◆ SOURCE PASSAGE:
* * * * * * * * *
This Weekend's Top Five Events

August 28, 29 & 30


This has been a week of culture guides at the Express. We gave you full season previews in visual arts, theater, dance, literary events, and classical music. But on a more short term note, here's what we think you should be doing this weekend. 

Hunnit Dollars
The rapper formerly known as Stunnaman, from Berkeley rap group The Pack, of “Vans” and Lil B fame — was there for the beginning of #based. In an interview last year, Keith Jenkins pointed to hippie icon Wavy Gravy’s Camp Winnarainbow as the philosophy’s spiritual center, where the radiant positivity and collapsed sense of self evident in Lil B’s tweets first took shape. Jenkins recent output, however, skews more trap and carnal, with sinister intentions detailed in a ragged flow atop brooding, downcast production on this year’s Black Bart 2 EP. The more pertinent question, though, is about Jenkins’ visual art, which Good Mother Gallery is slated to exhibit for the very first time, with a weekend-long showcase opening on Saturday. Perhaps Hunnit Dollars, as it’s called, will explore the liminal zone between Camp Winnarainbow and the trap house. Jenkins’ Instagram is conspicuously absent of works-in-progress shots, unless that picture of Frida Kahlo’s eyebrows augmented with weed counts as one. At any rate, Lil B is the special guest.— Sam Lefebvre
Sat., Aug. 29, 7 p.m. $10.
* * * * * * * * *
◆ DATA PROVIDED:
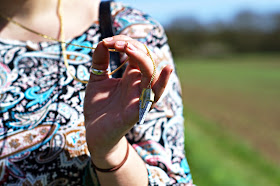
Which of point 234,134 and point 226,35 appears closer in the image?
point 234,134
* * * * * * * * *
◆ THE PROBLEM: Transcribe the weekend events listing from the words "August 28, 29" up to and including the words "doing this weekend.".

◆ OUTPUT BELOW:
August 28, 29 & 30


This has been a week of culture guides at the Express. We gave you full season previews in visual arts, theater, dance, literary events, and classical music. But on a more short term note, here's what we think you should be doing this weekend.